Description Roman Hodain 2020-05-26 07:49:52 UTC
Description of problem:
The scsi reservation is not passed to the multipath device when the qemu mount namespace is enabled.

Version-Release number of selected component (if applicable):
qemu-kvm-rhev-2.12.0-44.el7_8.2.x86_64

How reproducible:
100%

Steps to Reproduce:
1. Enable privileged scsi passtrough
2. Try to reservat a key
    ./sg_persist --out --register --param-sark=123abc e:

Tested on Win2016, but the same results should come from regular RHEL as well.

Actual results:

    ./sg_persist --out --register --param-sark=123abc e:
    DellEMC   ME4               G280
    Peripheral device type: disk
    PR out (Register): Aborted command
    sg_persist failed: Aborted command

Expected results:
The key is successfully registered

Additional info:
Disabling the mont namspace in /etc/libvirt/qemu.conf resolves the issue.

Comment 1 qing.wang 2020-05-29 06:22:22 UTC
Test on 


3.10.0-1127.el7.x86_64  (RHRL7.8)

INFORMATION SHOWN:
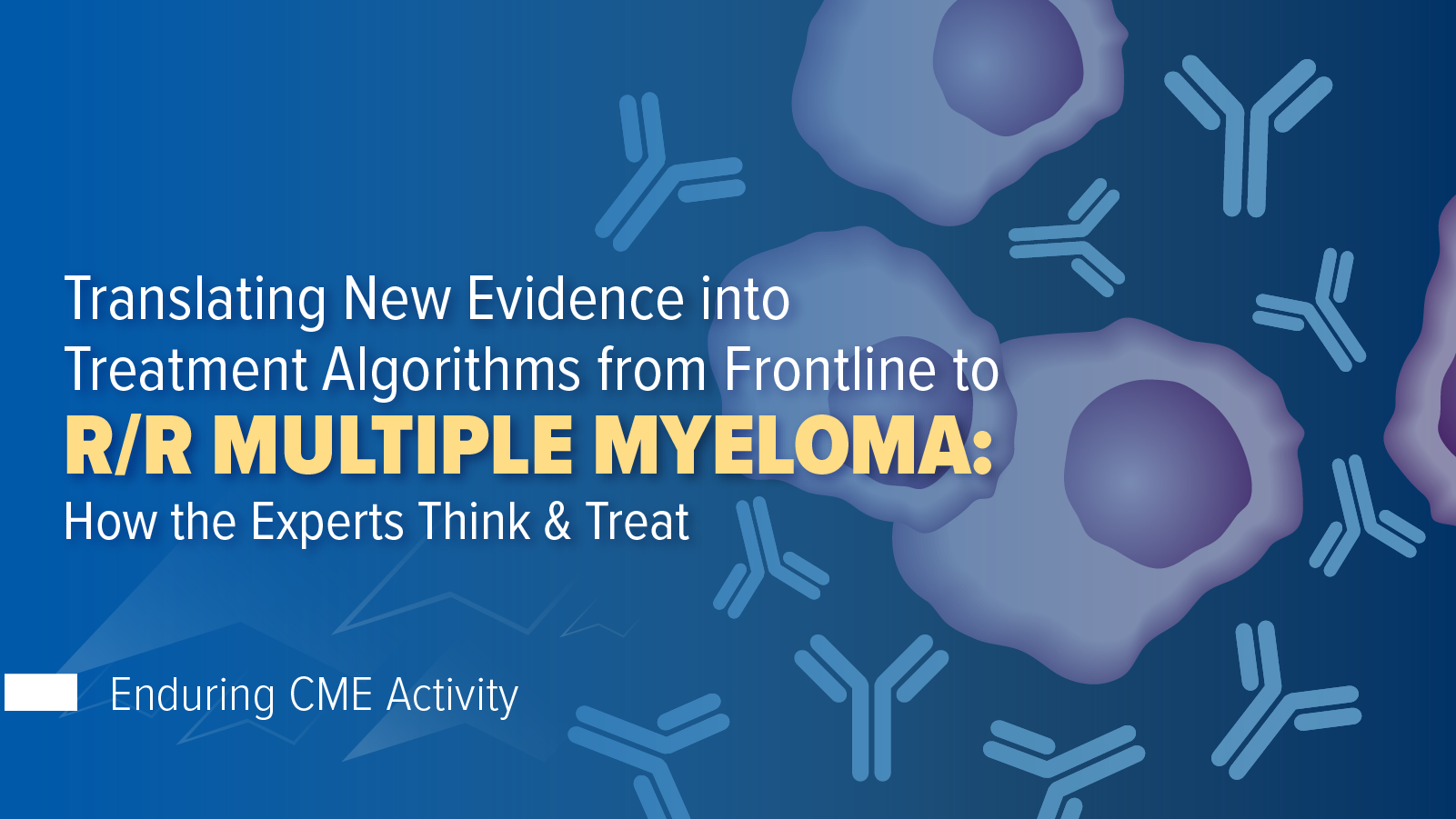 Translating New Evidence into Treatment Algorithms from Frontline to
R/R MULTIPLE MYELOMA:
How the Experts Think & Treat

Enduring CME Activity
---
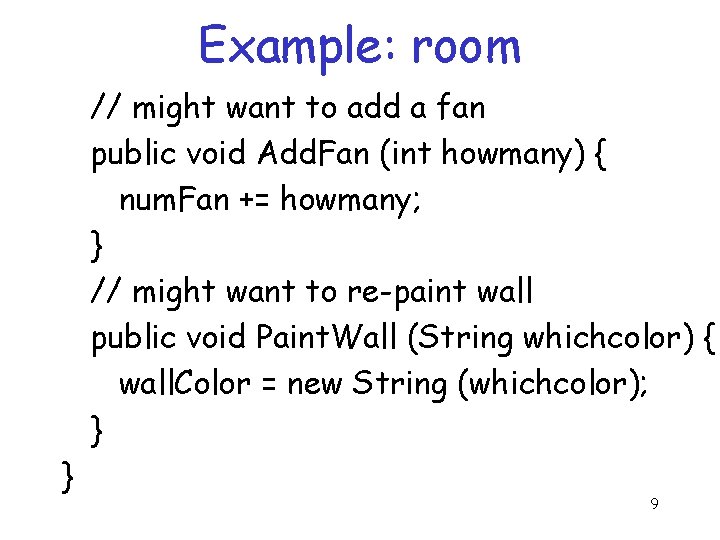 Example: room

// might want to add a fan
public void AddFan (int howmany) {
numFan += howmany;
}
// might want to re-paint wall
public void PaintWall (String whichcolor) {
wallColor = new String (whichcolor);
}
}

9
--
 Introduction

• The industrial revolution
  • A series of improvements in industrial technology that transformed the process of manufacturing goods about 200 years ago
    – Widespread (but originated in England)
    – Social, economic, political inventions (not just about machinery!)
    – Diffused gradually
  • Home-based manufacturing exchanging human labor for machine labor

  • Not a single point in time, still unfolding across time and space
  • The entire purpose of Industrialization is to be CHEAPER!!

ACTIVITY:
Rewrite the bug report starting with "Version-Release number of" and going on through "RHEL as well.", using "Windows Server 2016" in place of "Win2016". The items come from a separate source, not from the bug report.

SOLVED PROBLEM:
Version-Release number of selected component (if applicable):
qemu-kvm-rhev-2.12.0-44.el7_8.2.x86_64

How reproducible:
100%

Steps to Reproduce:
1. Enable privileged scsi passtrough
2. Try to reservat a key
    ./sg_persist --out --register --param-sark=123abc e:

Tested on Windows Server 2016, but the same results should come from regular RHEL as well.